This may be the most controversial thing I've said yet in this discussion, but the Forgotten Realms actually uses this, in the specific context of orcs, in a really interesting way with the story of King Obould founding the Kingdom of Many Arrows. Obould basically realises that the orcs are trapped in a cycle of being on resource-poor land but having a high enough birthrate that they exceed their own land's carrying capacity. This turns into disorganised raids to grab more resources which inevitably fail (except at killing off the surplus population), and constant civil war (with the same effect), which then abate until the population once more booms.
Obould then has a great idea - let's come out of the mountains and grab some unclaimed land and create a sedentary society that can support our high birth-rate. So he conquers the neighbouring tribes, welds them into an organised polity using religio-political means, and invades the area north of Silverymoon. He ends up successfully founding the kingdom, takes over a dwarven stronghold in the process, and controls a substantial patch of arable land that he begins Doing a Feudalism with his major leaders.

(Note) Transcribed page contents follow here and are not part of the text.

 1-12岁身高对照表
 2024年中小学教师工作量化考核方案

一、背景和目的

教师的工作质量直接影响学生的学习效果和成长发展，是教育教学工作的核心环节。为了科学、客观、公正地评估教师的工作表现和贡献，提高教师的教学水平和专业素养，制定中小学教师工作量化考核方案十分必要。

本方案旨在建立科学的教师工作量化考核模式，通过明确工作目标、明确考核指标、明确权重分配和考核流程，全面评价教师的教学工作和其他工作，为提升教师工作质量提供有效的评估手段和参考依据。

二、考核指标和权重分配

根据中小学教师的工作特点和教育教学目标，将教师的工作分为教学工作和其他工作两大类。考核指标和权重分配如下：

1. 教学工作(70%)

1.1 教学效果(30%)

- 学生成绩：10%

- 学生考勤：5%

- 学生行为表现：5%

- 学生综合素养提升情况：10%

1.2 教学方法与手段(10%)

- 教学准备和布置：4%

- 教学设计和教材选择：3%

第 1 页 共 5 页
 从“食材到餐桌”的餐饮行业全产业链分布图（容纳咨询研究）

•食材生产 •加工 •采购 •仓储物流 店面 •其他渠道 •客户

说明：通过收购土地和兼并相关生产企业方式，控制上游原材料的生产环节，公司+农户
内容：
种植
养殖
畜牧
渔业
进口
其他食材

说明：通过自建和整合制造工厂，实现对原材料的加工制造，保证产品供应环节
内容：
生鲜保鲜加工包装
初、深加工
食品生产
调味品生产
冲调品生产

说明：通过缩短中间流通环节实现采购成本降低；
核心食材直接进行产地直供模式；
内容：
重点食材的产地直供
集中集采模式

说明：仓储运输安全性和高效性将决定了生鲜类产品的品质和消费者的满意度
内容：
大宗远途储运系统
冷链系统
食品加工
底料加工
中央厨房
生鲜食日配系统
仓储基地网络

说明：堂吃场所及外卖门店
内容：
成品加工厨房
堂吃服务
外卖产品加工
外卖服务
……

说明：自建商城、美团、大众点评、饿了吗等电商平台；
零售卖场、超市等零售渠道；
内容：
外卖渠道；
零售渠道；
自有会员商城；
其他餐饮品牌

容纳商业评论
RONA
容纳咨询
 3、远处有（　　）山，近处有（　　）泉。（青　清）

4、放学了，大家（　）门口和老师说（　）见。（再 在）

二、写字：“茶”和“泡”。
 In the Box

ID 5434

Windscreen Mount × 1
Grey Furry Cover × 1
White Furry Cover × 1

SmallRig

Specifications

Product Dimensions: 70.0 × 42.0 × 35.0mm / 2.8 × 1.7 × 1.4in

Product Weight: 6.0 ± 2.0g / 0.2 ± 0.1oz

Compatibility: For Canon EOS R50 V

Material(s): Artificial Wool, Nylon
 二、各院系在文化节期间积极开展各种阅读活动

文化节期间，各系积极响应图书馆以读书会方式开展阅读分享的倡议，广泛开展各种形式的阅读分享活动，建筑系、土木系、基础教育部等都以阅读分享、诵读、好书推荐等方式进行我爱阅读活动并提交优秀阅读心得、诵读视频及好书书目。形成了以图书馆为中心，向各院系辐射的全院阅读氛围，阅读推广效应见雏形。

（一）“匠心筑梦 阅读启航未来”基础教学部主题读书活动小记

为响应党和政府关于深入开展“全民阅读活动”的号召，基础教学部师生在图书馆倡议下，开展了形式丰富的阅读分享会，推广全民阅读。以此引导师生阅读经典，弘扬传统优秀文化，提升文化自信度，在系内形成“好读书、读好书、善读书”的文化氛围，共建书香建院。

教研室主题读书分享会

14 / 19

The kingdom isn't super institutionally strong, so you have a lot of orcish veterans who aren't satisfied with their share of the spoils of the war, orcish expansionists factions who want to restart the wars to grab more land, conservative orcish elites who don't want to lose what they've got, and true believers in Obould's vision of a powerful, united orcish kingdom full of plenty for all. Also a heterodox reading of Gruumsh and co. as supporting the new kingdom, combined with religious conservatives who believe that an internally peaceful kingdom would be a betrayal of Gruumsh's vision of orcish life.
Overall it's one of the more interesting visions of orcs that I've seen in published D&D products, that neither leaves them as meaningless brigands, expies for real world cultures, or biogenetic bad boys. That it happened in the FR, the absolute squarest D&D setting ever created, gives me hope for everyone else to be able to better it with just a dash of imagination and freedom.